The weighted least squares calculation is based on the assumption that
the variance of the observations is unknown, but that the relative
variances are known. Thus, only a single unknown parameter having to
do with variance needs to be estimated.
In the case of the physics data, however, the values in the last
column of Table 4.1 are essentially known values. When the
study was done at p=150 GeV/c, the standard deviation of the
distribution from which the Y's were generated was very nearly 5
y-units. It is for this reason that Weisberg asserts that we may as
well take sigma=1 without loss of generality at the top of page 86.
So in the physics data, there are no unknown variances. We
are still interested in the fit of the model (4.14), however, and we
are also interested in the estimated coefficients.
Stata has one more WLS command (this time, it is a real Stata command)
to deal with this situation.
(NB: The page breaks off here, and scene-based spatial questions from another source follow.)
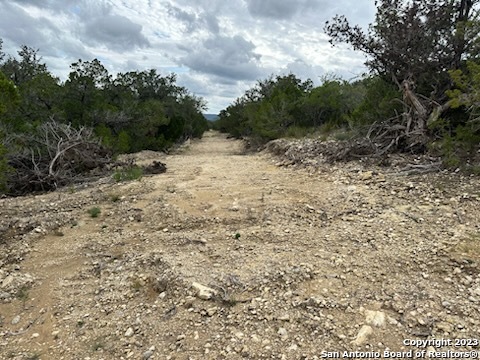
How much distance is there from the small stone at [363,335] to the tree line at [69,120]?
5401 mm

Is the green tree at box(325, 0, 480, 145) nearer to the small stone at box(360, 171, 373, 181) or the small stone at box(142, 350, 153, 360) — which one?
the small stone at box(360, 171, 373, 181)

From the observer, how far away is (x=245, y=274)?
3.62 m

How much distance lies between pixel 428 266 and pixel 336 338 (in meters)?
1.48

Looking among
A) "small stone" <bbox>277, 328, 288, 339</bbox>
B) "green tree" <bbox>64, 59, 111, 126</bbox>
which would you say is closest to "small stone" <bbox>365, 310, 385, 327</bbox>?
"small stone" <bbox>277, 328, 288, 339</bbox>

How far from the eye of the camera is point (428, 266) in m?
3.60

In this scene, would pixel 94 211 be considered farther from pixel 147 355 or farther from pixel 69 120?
pixel 69 120

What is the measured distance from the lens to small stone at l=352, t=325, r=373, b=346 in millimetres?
2670

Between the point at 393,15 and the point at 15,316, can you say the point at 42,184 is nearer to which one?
the point at 15,316

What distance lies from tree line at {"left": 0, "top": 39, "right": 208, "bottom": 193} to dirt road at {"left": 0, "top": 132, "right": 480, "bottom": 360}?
84.6 inches

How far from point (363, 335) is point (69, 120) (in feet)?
46.0

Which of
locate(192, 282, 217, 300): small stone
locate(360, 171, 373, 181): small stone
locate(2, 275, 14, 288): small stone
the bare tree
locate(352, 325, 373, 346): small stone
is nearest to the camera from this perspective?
locate(352, 325, 373, 346): small stone

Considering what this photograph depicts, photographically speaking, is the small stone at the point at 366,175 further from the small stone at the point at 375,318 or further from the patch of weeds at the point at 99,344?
the patch of weeds at the point at 99,344

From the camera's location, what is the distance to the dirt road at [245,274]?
111 inches

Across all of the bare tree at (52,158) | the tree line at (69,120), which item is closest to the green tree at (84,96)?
the tree line at (69,120)
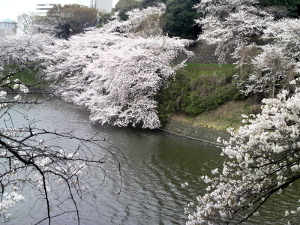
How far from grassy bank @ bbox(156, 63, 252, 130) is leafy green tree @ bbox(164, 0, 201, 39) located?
515 centimetres

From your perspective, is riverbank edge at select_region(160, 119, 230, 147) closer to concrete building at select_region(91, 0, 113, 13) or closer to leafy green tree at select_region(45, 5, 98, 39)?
leafy green tree at select_region(45, 5, 98, 39)

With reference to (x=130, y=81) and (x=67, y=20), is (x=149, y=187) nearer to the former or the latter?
(x=130, y=81)

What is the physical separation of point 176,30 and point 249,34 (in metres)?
5.25

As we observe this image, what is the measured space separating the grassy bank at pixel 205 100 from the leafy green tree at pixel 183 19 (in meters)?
5.15

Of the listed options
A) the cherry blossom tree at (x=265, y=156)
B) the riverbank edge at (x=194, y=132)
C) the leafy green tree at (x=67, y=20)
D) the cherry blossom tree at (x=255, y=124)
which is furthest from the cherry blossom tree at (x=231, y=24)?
the leafy green tree at (x=67, y=20)

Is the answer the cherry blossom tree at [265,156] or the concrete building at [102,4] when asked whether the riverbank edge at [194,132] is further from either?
the concrete building at [102,4]

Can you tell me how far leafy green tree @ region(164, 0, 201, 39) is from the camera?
73.8 feet

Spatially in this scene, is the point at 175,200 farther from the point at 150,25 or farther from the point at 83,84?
the point at 150,25

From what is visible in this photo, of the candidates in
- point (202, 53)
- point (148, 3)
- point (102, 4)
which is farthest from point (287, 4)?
point (102, 4)

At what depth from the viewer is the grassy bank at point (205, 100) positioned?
1559cm

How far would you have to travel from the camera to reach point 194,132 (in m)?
15.2

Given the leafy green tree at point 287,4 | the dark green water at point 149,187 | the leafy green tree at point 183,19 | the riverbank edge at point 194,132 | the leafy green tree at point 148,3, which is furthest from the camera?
the leafy green tree at point 148,3

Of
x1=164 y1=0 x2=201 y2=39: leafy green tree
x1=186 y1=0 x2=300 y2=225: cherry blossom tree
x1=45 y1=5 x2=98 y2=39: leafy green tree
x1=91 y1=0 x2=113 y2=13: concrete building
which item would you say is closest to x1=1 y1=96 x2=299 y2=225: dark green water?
x1=186 y1=0 x2=300 y2=225: cherry blossom tree

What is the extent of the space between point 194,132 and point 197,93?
265 cm
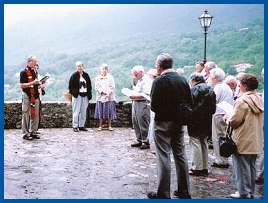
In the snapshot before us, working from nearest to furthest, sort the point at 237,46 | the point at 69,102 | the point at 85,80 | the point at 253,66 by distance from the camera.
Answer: the point at 85,80 → the point at 69,102 → the point at 253,66 → the point at 237,46

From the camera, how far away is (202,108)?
269 inches

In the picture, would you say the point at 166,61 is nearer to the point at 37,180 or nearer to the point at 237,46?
the point at 37,180

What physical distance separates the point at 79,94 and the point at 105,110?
2.85 feet

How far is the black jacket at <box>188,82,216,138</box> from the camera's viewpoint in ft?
22.2

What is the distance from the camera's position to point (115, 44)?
19.7 m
The command is named vwls, for
variance-weighted least squares. This command assumes that the
standard deviations (NOT variances) corresponding to each observation
are recorded in a column, in our case, esd. Here is the
result when applied to the physics data.
. vwls y x, sd(esd)
Variance-weighted least-squares regression Number of obs = 10
Goodness-of-fit chi2(8) = 21.95 Model chi2(1) = 341.99
Prob > chi2 = 0.0050 Prob > chi2 = 0.0000
------------------------------------------------------------------------------
y | Coef. Std. Err. z P>|z| [95% Conf. Interval]
---------+--------------------------------------------------------------------
x | 530.8354 28.70466 18.493 0.000 474.5753 587.0955
_cons | 148.4732 4.87686 30.444 0.000 138.9148 158.0317
------------------------------------------------------------------------------
A few things have changed from the wls output above. Most
important, the standard errors associated with the regression
coefficients have changed from those reported by all three WLS
variants we examined earlier. In effect, this is because the
individual variances are known here, and there is no common scale
factor that needs to be estimated from the observed (residual)
variation in the Y's.
Notice that there are two overall chi-squared tests here. The ``Model
chi-squared'' corresponds to the F tests that we performed in the
earlier regressions. The difference --- and the reason that the
chi-squared statistic is larger than the F value --- is that here we
do not need to estimate the denominator of the F statistic. Indeed,
this test statistic is exactly equal to the model mean
square in the WLS model fitted using the wls command.
The ``Goodness-of-fit'' chi-squared test that vwls produces
is a test for the adequacy of the linear model (4.14). Note that it
is equal to the error sum of squares in the wls output. The
large value of this statistic (and the small p-value corresponding to
it) strongly suggest that the linear model doesn't fit the data
well. Weisberg describes this test for lack of fit in section 4.2.
This can be confirmed visually by plotting the data (as in Weisberg's
Figure 4.1).